◆ CHALLENGES ◆
[1] According to the procrastination article, which two problems tend to prevent a trader from coming up with a workable system?
[2] In the procrastination article, why are computer/technology phobia, procrastination, and being overwhelmed grouped apart from the other two problems? Answer in one to three sentences.
[3] Carry on the article on procrastination and trading system development from its final sentence.

◆ PAGE ◆
....

How to Develop a Winning Trading System Workshop
Raleigh, NC & Sydney AUSTRALIA

Feature Article

Procrastination and System Development

Techniques

Day Trading Workshop

Trading Tip

Spreads & Pairs, the Pros and Cons, by D. R. Barton, Jr.

Listening In...

Turning $100k into a Million Dollars

View this newsletter on-line, or read back issues

 

Workshops:

How to Develop a Winning Trading System - Workshops

New Location! SYDNEY AUSTRALIA

 

Raleigh, NC, USA

August 25-26-27

Learn More  --  Register Now

 

 

 

Sydney, Australia

September 27-28-29

Learn More  --  Register Now

Scheduled Back-to-Back with 
Peak Performance 101

 

You cannot improve your trading performance through some indicator that predicts the market. You must learn the art of trading and understand how to create a trading system that fits your wants, needs, desires and lifestyle.

 

Feature

Tharp's Thoughts

PROCRASTINATION and SYSTEM DEVELOPMENT

By

Van K. Tharp

My research suggests that the problems people have in developing a trading system fall into five different categories.

 

The first three areas prevent traders from ever starting (or finishing) the development of a trading system. These include computer/technology phobia, procrastination, and being overwhelmed by the whole process. The last two problems tend to prevent the trader from coming up with a workable system. These include: perfectionism and judgmental biases in your thinking.

 

This week I’d like to focus on procrastination which is big hindrance for so many system developers.

 

So many of us have a hard time getting started—especially when it comes to the task of developing a workable trading system. Yet postponing the task creates even more problems.

....

A run of records:
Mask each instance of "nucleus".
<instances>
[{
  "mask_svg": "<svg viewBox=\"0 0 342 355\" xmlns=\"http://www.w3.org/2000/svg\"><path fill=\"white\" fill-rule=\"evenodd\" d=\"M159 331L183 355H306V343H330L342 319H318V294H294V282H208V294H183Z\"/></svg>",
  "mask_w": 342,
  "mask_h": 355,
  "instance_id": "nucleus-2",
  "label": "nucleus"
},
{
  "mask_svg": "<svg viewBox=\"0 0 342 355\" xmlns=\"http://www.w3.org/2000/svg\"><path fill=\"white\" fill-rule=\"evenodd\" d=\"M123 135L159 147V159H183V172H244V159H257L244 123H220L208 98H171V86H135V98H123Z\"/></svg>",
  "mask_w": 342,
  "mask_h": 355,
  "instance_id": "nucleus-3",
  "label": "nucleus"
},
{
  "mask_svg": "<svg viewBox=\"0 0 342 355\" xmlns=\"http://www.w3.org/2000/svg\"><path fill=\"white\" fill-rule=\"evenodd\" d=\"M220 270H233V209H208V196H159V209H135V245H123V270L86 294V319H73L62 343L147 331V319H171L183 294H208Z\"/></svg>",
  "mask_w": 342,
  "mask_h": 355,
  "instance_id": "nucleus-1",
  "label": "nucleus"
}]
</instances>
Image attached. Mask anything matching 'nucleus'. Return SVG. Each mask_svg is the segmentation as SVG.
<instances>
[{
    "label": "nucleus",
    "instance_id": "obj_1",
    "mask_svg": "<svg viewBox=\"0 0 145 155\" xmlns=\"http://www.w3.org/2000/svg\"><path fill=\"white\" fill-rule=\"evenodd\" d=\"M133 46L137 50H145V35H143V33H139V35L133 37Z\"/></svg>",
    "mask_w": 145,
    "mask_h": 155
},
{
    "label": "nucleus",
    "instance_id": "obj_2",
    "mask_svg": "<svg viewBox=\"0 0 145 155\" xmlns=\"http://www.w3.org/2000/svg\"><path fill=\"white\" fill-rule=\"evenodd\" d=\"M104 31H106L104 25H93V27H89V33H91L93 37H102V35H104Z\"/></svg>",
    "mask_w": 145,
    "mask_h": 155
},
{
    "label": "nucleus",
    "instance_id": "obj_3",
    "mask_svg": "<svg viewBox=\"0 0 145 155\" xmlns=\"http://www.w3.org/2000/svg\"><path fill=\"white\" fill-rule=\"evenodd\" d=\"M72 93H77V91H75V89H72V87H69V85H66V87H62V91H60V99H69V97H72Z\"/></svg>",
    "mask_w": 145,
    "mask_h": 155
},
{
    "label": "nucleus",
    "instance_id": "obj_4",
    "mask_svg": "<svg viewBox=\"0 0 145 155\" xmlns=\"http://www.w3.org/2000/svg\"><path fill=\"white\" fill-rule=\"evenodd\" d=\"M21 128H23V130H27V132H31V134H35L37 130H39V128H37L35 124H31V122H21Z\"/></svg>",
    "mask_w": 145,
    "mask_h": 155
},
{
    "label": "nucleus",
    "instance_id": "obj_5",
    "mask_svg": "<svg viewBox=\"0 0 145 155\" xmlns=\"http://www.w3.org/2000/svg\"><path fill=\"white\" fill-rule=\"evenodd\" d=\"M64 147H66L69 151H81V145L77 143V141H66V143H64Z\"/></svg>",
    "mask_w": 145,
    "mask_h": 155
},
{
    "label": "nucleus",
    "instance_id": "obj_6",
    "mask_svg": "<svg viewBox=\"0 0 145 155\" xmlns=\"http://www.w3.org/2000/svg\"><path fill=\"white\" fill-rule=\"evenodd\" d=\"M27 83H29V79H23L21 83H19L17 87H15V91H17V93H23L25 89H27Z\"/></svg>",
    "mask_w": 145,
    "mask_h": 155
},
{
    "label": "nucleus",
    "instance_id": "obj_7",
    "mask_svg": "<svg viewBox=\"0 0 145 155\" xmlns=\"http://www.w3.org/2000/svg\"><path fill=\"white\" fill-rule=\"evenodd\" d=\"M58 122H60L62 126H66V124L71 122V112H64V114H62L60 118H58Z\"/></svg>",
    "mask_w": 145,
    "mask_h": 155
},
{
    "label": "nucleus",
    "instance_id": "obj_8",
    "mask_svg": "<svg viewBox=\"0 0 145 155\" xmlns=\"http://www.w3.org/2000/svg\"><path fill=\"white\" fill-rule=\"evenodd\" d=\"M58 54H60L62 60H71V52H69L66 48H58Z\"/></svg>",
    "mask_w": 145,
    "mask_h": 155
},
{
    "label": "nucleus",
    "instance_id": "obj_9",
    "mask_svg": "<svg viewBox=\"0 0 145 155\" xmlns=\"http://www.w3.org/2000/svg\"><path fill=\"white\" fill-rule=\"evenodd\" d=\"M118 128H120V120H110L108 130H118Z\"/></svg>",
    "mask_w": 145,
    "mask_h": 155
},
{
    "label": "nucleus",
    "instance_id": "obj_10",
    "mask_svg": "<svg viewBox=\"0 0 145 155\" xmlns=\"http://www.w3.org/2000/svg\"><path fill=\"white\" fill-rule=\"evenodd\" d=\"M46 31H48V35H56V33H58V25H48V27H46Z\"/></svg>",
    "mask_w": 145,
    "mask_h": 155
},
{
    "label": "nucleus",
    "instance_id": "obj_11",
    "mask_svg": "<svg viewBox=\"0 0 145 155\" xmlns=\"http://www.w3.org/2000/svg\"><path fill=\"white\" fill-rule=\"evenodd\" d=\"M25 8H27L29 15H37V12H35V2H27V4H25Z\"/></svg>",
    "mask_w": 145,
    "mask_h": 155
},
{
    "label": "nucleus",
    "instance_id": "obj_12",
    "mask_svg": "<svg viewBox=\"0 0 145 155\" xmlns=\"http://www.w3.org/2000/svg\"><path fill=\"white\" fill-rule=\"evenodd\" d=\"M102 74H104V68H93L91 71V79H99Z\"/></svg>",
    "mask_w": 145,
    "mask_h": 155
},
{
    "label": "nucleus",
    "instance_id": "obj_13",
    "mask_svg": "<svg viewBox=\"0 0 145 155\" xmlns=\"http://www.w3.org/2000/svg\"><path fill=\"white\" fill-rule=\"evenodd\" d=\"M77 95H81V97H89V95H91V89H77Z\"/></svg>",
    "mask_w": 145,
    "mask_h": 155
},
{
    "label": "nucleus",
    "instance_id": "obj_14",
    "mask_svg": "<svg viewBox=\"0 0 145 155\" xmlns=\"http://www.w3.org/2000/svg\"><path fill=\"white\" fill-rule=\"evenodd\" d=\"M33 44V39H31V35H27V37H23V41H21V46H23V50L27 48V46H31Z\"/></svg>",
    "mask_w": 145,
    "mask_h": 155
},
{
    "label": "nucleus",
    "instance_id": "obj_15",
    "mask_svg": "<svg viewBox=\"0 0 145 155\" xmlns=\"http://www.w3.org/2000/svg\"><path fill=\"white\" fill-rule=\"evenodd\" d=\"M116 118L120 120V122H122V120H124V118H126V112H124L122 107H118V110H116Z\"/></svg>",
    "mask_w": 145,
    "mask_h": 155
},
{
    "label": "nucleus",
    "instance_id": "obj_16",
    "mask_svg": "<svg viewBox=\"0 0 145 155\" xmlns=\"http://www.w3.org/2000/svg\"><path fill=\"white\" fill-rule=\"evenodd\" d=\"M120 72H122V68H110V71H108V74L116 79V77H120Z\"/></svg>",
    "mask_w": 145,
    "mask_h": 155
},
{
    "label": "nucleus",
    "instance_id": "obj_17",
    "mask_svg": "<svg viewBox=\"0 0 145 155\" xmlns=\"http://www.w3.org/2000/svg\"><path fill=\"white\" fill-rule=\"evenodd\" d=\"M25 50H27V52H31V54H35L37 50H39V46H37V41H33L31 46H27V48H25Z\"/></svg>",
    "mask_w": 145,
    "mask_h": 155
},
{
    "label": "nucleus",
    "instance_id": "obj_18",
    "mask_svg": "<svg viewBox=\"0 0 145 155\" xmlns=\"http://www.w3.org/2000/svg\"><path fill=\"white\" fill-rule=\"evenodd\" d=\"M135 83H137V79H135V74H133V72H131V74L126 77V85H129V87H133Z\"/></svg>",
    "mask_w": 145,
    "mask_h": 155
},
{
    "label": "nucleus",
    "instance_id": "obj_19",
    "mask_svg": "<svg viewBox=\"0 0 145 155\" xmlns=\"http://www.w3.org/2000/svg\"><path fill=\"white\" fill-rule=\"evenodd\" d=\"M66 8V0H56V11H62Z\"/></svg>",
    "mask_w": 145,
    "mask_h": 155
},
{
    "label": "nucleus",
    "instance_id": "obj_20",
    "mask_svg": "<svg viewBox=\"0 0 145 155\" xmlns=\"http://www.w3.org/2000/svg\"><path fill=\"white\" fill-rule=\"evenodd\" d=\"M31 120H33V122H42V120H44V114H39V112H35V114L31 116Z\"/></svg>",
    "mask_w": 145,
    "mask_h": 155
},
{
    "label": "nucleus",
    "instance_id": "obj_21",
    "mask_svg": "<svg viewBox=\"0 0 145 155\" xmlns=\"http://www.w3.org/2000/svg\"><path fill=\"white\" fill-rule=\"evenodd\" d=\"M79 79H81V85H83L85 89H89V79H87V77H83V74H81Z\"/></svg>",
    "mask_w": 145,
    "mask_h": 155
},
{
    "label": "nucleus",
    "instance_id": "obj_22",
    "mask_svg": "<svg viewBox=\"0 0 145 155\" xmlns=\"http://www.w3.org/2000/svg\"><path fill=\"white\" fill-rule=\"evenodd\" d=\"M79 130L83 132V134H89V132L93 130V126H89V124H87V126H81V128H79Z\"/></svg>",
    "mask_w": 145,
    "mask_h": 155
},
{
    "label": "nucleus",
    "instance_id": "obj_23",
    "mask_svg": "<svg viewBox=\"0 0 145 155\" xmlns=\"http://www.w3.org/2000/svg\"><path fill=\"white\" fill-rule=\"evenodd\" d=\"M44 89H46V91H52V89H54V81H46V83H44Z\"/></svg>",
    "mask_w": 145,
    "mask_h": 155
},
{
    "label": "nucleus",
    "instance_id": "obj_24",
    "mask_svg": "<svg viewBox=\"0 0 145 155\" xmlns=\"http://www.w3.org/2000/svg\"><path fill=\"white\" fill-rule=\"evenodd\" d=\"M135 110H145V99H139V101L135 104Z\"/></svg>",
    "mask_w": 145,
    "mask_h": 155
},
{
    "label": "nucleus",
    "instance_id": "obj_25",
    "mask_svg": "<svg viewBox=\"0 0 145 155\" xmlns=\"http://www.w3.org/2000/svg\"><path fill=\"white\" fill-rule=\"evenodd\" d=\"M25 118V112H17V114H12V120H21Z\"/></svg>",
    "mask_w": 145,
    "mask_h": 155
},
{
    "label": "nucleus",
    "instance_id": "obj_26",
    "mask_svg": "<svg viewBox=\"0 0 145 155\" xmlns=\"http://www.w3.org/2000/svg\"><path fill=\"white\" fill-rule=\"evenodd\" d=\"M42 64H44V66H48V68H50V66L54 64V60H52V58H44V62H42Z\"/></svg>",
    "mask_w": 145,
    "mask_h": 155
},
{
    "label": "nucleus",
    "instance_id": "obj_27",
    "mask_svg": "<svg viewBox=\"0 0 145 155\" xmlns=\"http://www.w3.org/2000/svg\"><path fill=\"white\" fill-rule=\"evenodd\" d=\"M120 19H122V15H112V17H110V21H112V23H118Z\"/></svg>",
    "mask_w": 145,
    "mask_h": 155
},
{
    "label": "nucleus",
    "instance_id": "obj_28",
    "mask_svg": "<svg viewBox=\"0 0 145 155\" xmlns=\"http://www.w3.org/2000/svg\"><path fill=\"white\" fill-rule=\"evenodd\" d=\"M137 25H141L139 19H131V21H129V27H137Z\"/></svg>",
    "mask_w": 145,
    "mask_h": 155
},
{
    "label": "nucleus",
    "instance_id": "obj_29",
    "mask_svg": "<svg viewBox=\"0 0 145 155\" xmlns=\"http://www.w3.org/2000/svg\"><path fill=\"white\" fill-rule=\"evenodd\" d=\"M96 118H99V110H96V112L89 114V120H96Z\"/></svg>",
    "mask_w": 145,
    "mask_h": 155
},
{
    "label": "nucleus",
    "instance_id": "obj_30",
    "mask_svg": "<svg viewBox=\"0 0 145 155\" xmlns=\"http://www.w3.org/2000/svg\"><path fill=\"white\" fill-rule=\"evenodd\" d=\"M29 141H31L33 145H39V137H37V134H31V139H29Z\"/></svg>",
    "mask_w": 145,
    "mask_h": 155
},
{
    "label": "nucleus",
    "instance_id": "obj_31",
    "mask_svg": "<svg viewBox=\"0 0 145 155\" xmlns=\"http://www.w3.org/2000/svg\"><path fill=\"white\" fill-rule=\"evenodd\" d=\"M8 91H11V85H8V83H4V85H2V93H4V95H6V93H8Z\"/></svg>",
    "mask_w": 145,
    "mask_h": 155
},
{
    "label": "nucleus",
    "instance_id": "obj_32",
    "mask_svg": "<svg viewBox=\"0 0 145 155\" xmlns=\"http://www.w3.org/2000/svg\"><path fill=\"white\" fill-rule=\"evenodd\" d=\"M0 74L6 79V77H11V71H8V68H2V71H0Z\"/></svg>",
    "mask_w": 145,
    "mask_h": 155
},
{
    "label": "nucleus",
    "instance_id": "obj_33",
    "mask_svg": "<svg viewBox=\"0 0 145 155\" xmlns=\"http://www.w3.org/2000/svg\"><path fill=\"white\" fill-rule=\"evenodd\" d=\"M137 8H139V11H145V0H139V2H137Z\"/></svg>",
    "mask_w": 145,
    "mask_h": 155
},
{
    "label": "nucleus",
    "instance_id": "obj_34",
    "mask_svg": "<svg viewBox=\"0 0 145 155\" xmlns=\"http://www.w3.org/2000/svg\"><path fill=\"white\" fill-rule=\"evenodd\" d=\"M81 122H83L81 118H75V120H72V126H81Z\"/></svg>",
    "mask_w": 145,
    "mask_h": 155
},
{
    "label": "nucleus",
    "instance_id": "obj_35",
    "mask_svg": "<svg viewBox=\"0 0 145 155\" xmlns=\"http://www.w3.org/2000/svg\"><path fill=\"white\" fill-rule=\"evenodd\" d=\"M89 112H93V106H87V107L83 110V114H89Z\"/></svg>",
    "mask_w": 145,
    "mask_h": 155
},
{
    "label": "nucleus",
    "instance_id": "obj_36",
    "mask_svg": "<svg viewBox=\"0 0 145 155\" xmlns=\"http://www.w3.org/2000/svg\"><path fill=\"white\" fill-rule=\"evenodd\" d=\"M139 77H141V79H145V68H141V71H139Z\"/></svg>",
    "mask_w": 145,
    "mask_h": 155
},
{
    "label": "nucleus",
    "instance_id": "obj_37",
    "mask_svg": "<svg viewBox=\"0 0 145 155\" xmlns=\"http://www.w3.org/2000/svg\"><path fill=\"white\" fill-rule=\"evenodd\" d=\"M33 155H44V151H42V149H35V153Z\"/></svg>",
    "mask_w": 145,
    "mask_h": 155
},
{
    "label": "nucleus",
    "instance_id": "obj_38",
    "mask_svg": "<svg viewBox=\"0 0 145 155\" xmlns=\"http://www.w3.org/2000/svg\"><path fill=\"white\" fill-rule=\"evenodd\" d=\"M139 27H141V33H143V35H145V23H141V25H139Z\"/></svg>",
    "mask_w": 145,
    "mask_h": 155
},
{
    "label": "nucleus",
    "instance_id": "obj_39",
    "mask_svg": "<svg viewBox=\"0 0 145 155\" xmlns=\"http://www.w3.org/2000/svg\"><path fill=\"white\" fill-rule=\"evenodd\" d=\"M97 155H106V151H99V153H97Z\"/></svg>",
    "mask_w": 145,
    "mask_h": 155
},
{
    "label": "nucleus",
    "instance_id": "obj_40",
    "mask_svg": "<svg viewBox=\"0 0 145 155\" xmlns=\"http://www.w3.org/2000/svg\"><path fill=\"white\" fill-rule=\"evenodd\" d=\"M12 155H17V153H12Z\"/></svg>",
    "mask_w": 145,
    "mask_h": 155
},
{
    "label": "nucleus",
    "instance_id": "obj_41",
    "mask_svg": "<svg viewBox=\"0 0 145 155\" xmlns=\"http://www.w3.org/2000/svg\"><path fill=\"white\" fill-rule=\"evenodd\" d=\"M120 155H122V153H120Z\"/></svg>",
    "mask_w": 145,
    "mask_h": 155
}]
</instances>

....

◆ PER-TASK ANSWERS ◆
[1] Perfectionism and judgmental biases in the trader's thinking.

[2] Those three problems keep traders from ever starting or finishing the development of a trading system. The other two, perfectionism and judgmental biases, instead keep the trader from coming up with a workable system.

[3]
What is behind procrastination problems of this sort? Often, a major cause is the fear of failure, especially since the result of completing the task is an opportunity to play a risky game like trading. For example, if you’ve tried trading without a plan, you know how risky it is and part of you may be so afraid of the consequences of trading that you are having difficulty starting to develop the plan. Or, perhaps you’ve quit your job to start trading full time, but you’re so afraid of the results of not trading well that you cannot complete the job of developing your system. 

 

If you’re uncertain of your ability to perform, either based on past experience or a general lack of self-confidence, you’ll probably find it difficult to begin. And the greater your time pressure to perform, the more fear you will create.

 

Sometimes the fear of success will produce the same result—continually postponing the development of a trading system. People fear success because it will bring something new. Suppose you become “rich” and, based on your experience, you don’t like all the implications of what it means to be “rich.”  Perhaps your friends will no longer want to be associated with you or perhaps they’ll try to take advantage of you when you have more than they do. Or perhaps you think wealthy people are stingy and narrow-minded. You think "I don’t want to become stingy."

 

Another reason you might procrastinate about developing a trading system is lack of interest in that portion of the task. You don’t like the idea of playing around with computers, testing numbers, and doing all of the work. Maybe it reminds you too much of school. Lack of interest, like a fast growing weed sending out roots in all directions, can strangle motivation and make it impossible to even start a simple task. All you wanted to do is get about the business of trading. As a result, you just trade, but you have never tested what you are trading. You just prefer to make mistakes the hard way.

 

Perhaps the work involved in developing a trading system reminds you of someone you do not like. Someone you dislike told you to do it and you feel resentment—or perhaps someone you dislike always used to do things like develop trading systems. You don’t want to be like that person, even though you know you have to do the work, so you tend to put it off.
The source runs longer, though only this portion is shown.